§ Aufgaben
1: Schreiben Sie aus dem Text über die DFB-Krise den Abschnitt von "Dagmar Freitag erklärte, sie" bis "so Freitag weiter." wortgetreu ab.
2: Nennen Sie alle Ämter und Funktionen, die Reinhard Grindel laut dem Text über die DFB-Krise zuvor innehatte.
3: Setzen Sie den Text über die DFB-Krise nach seinem letzten Satz fort.

§ Textabschnitt
——

Dagmar Freitag erklärte, sie glaube, dass der DFB noch lange nicht aus der Krise heraus sei. Denn noch sei unklar, wie die Fußball-Weltmeisterschaft 2006 tatsächlich nach Deutschland gekommen sei. Nach dem Bericht der Wirtschaftskanzlei Freshfields gebe es keinen Beleg, dass die WM gekauft worden sei. Aber auch keinen Gegenbeweis. Ob für den DFB der Fall damit abgeschlossen sei, sei nicht klar. Ihr persönlich reiche die Erkenntnis nicht, so Freitag.
Keine Scheu vor "Legenden"
Wenn Ermittlungen ergeben sollten, dass Fußball-Prominente sich nicht gesetzeskonform verhalten haben, müsse man als DFB-Präsident Konsequenzen fordern, auch wenn es sich bei den Beschuldigten um "Legenden" handele. Wenn nur die Kandidatur Deutschlands um die Europameisterschaft 2024 auf der Tagesordnung des neuen Präsidenten stände, wäre ihr das zu wenig, so Freitag weiter.
Die Tatsache, dass Reinhard Grindel zuvor gleich mehrere Ämter inne hatte - als CDU-Bundestagsabgeordneter war er Mitglied des Sportausschusses und zugleich DFB-Schatzmeister- , sei "nicht unbedingt von Nachteil", erklärte Freitag. Im Gegenteil könne es von Vorteil sein, wenn man seine Kenntnisse einbringen könne - solange man die Tätigkeiten "klar und deutlich trennt". Der DFB sei vor der Sommermärchen-Affäre auch kein Gegenstand des Sportausschusses gewesen.

——

[Gesammelte Daten]
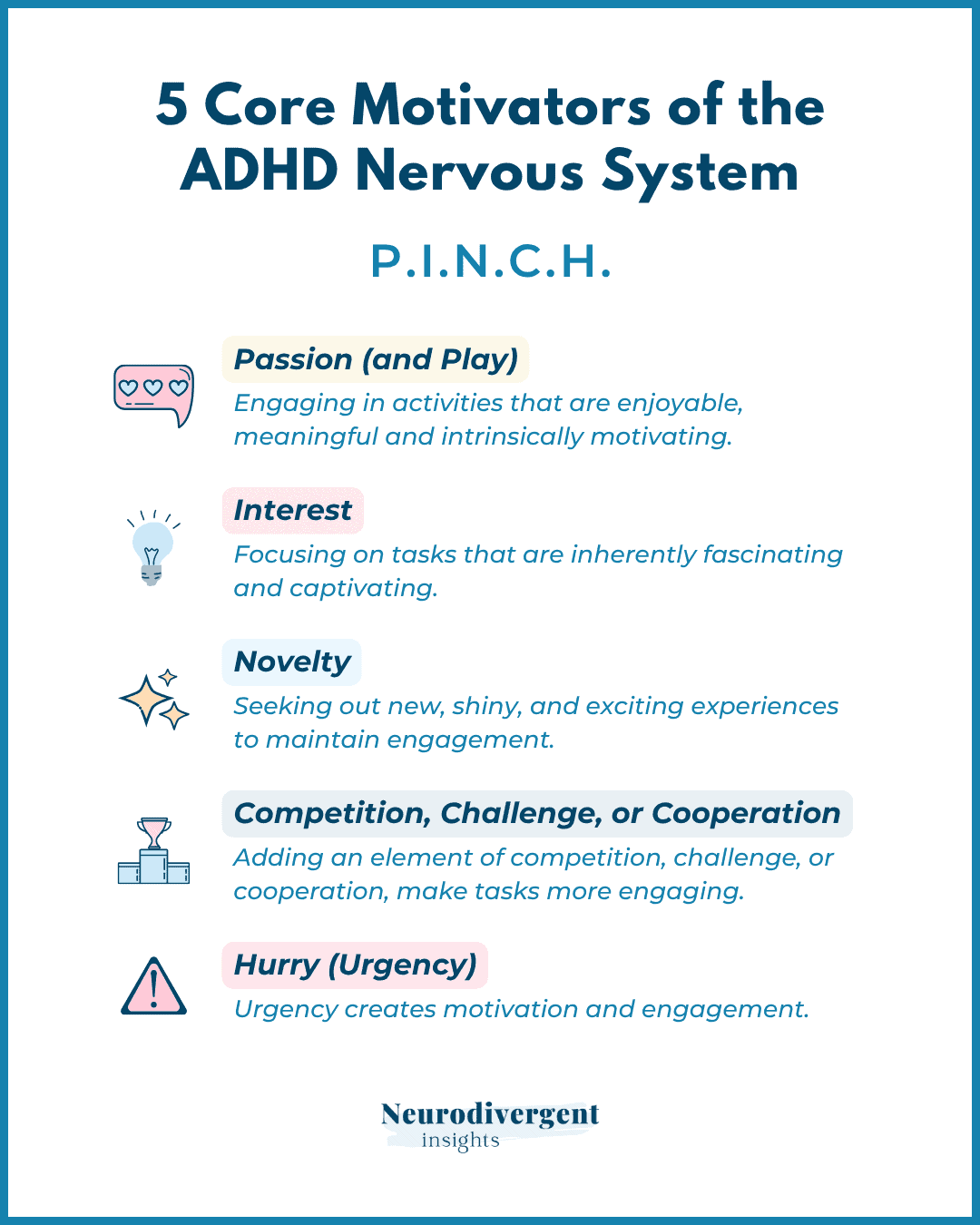 5 Core Motivators of the ADHD Nervous System

P.I.N.C.H.

Passion (and Play)
Engaging in activities that are enjoyable, meaningful and intrinsically motivating.

Interest
Focusing on tasks that are inherently fascinating and captivating.

Novelty
Seeking out new, shiny, and exciting experiences to maintain engagement.

Competition, Challenge, or Cooperation
Adding an element of competition, challenge, or cooperation, make tasks more engaging.

Hurry (Urgency)
Urgency creates motivation and engagement.

Neurodivergent insights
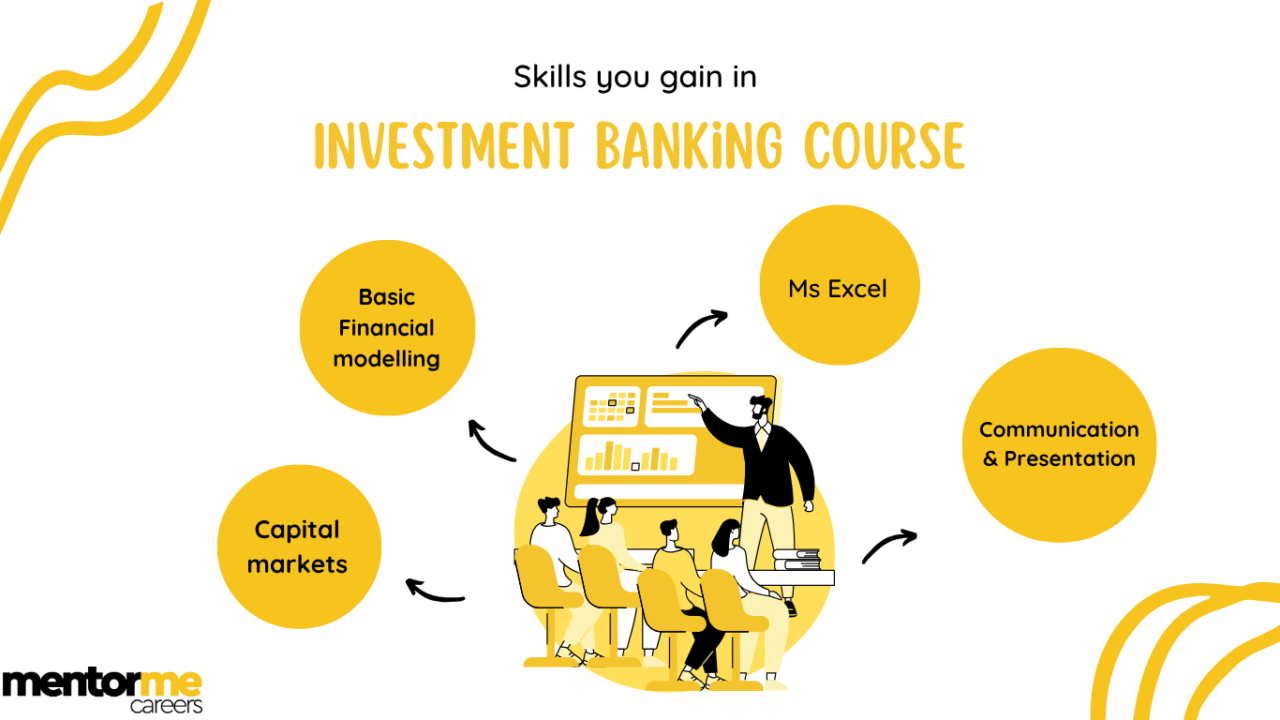 Skills you gain in

INVESTMENT BANKiNG COURSE

Basic Financial modelling

Ms Excel

Communication & Presentation

Capital markets

mentorme careers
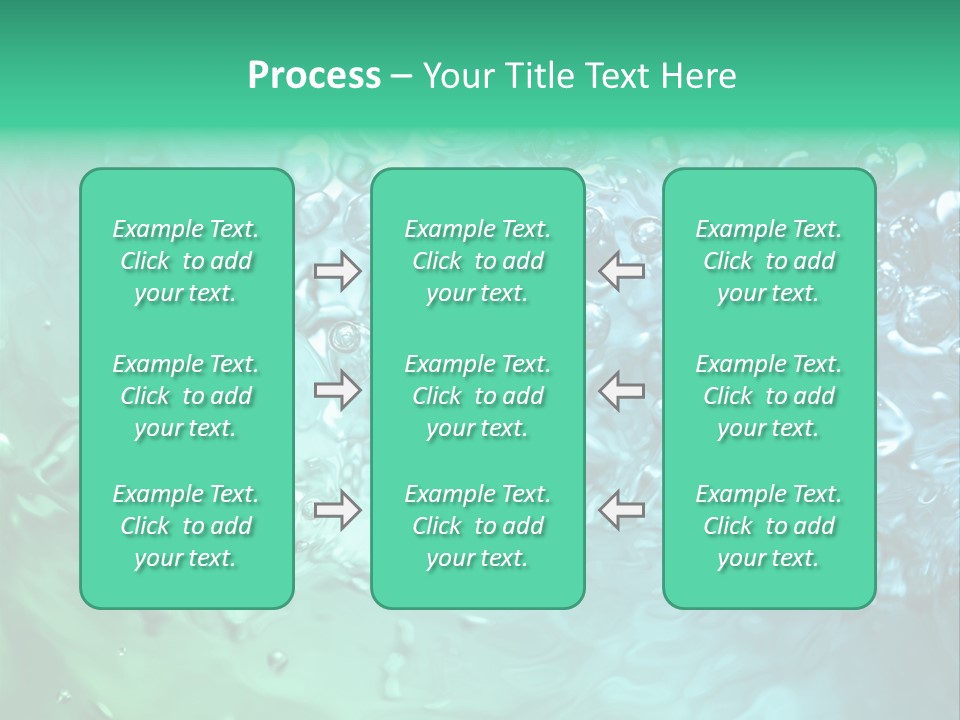 Process – Your Title Text Here

Example Text. Click to add your text.

Example Text. Click to add your text.

Example Text. Click to add your text.

Example Text. Click to add your text.

Example Text. Click to add your text.

Example Text. Click to add your text.

Example Text. Click to add your text.

Example Text. Click to add your text.

Example Text. Click to add your text.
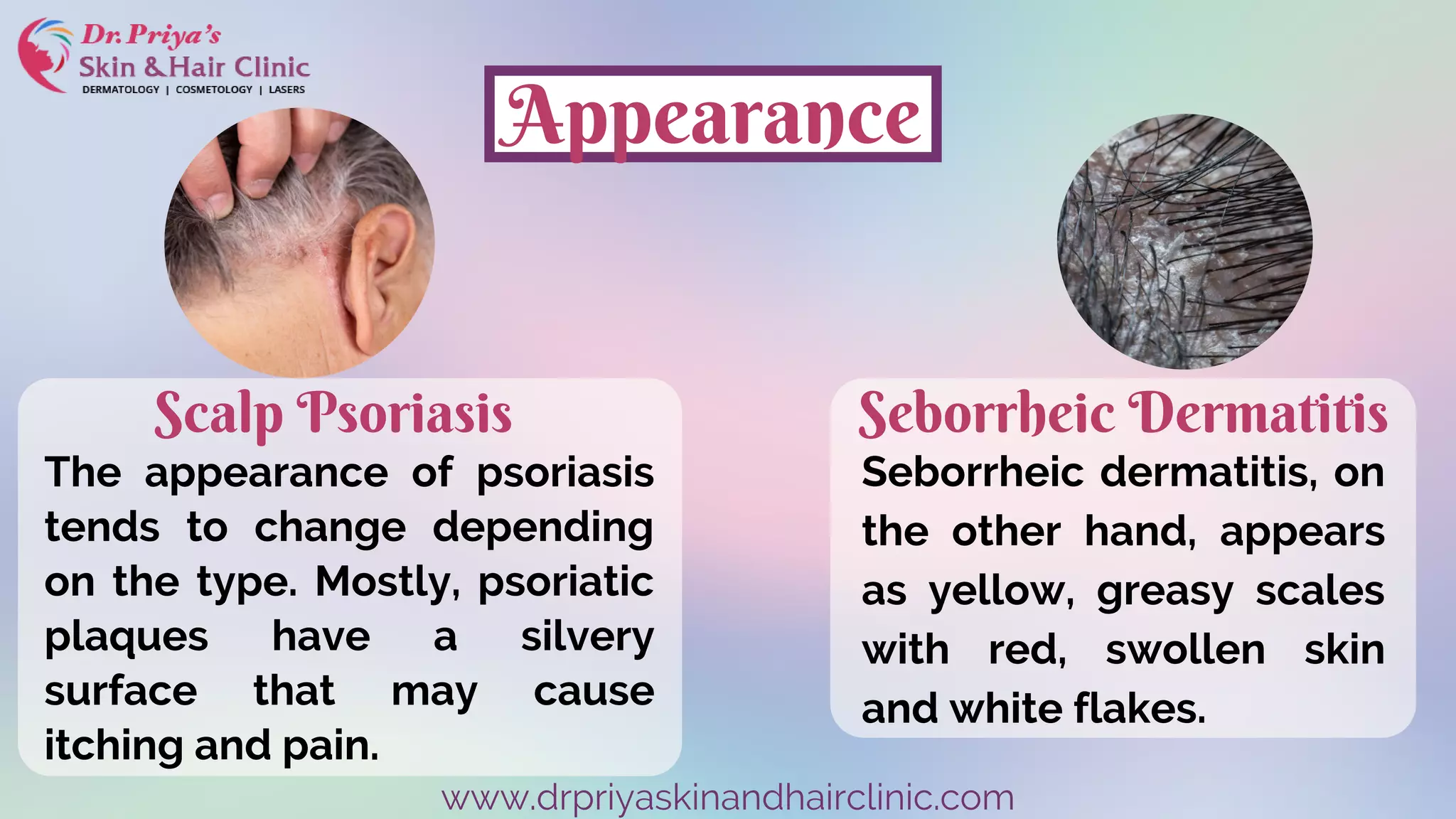 Dr. Priya's
Skin & Hair Clinic
DERMATOLOGY | COSMETOLOGY | LASERS

Appearance

Scalp Psoriasis

The appearance of psoriasis tends to change depending on the type. Mostly, psoriatic plaques have a silvery surface that may cause itching and pain.

Seborrheic Dermatitis

Seborrheic dermatitis, on the other hand, appears as yellow, greasy scales with red, swollen skin and white flakes.

www.drpriyaskinandhairclinic.com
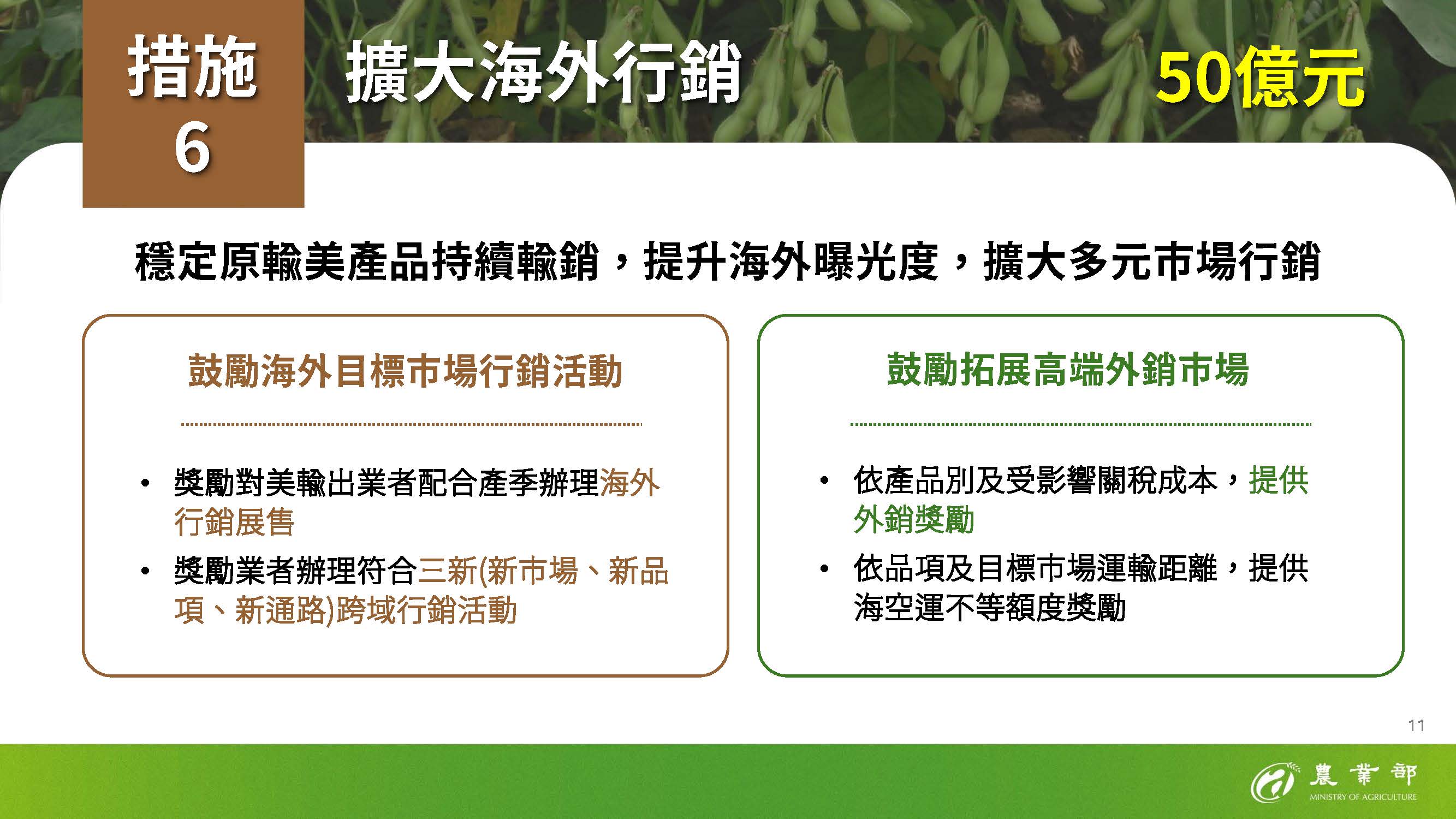 措施
6

擴大海外行銷

50億元

穩定原輸美產品持續輸銷，提升海外曝光度，擴大多元市場行銷

鼓勵海外目標市場行銷活動

• 獎勵對美輸出業者配合產季辦理海外行銷展售
• 獎勵業者辦理符合三新(新市場、新品項、新通路)跨域行銷活動

鼓勵拓展高端外銷市場

• 依產品別及受影響關稅成本，提供外銷獎勵
• 依品項及目標市場運輸距離，提供海空運不等額度獎勵

11

農業部
MINISTRY OF AGRICULTURE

——

§ Lösungen
1:
Dagmar Freitag erklärte, sie glaube, dass der DFB noch lange nicht aus der Krise heraus sei. Denn noch sei unklar, wie die Fußball-Weltmeisterschaft 2006 tatsächlich nach Deutschland gekommen sei. Nach dem Bericht der Wirtschaftskanzlei Freshfields gebe es keinen Beleg, dass die WM gekauft worden sei. Aber auch keinen Gegenbeweis. Ob für den DFB der Fall damit abgeschlossen sei, sei nicht klar. Ihr persönlich reiche die Erkenntnis nicht, so Freitag.
Keine Scheu vor "Legenden"
Wenn Ermittlungen ergeben sollten, dass Fußball-Prominente sich nicht gesetzeskonform verhalten haben, müsse man als DFB-Präsident Konsequenzen fordern, auch wenn es sich bei den Beschuldigten um "Legenden" handele. Wenn nur die Kandidatur Deutschlands um die Europameisterschaft 2024 auf der Tagesordnung des neuen Präsidenten stände, wäre ihr das zu wenig, so Freitag weiter.

2: CDU-Bundestagsabgeordneter, Mitglied des Sportausschusses, DFB-Schatzmeister

3:
Peter Kapern: Entscheidend ist auf’m Platz und nicht im Plenum, hat sich der CDU-Bundestagsabgeordnete Reinhard Grindel wahrscheinlich irgendwann gedacht, und jetzt wird er heute zum DFB-Präsidenten gewählt. Das war viele Jahrzehnte lang ein wirklich prächtiger Job, der beständigen Applaus und auch noch lebenslang freien Eintritt zu Fußballspielen sicherte. Heute sieht das etwas anders aus: Nicht, dass DFB-Präsidenten heute für die Tickets zahlen müssten, aber der DFB ist ein schwer lädierter Verband, der immer noch nicht nachweisen konnte, dass die WM 2006 nicht durch Korruption und Bestechung nach Deutschland gekommen ist. Heute beim außerordentlichen Bundestag des DFB wird Grindel gewählt, und welche Erwartungen an ihn gerichtet sind, das soll uns seine SPD-Abgeordnetenkollegin Dagmar Freitag jetzt erläutern, die Vorsitzende des Sportausschusses des Deutschen Bundestages. Guten Morgen, Frau Freitag.
Dagmar Freitag: Guten Morgen, Herr Kapern.
Kapern: Was denken Sie, was die wichtigste Aufgabe des neuen DFB-Präsidenten Reinhard Grindel sein muss? Was muss für ihn an erster Stelle stehen?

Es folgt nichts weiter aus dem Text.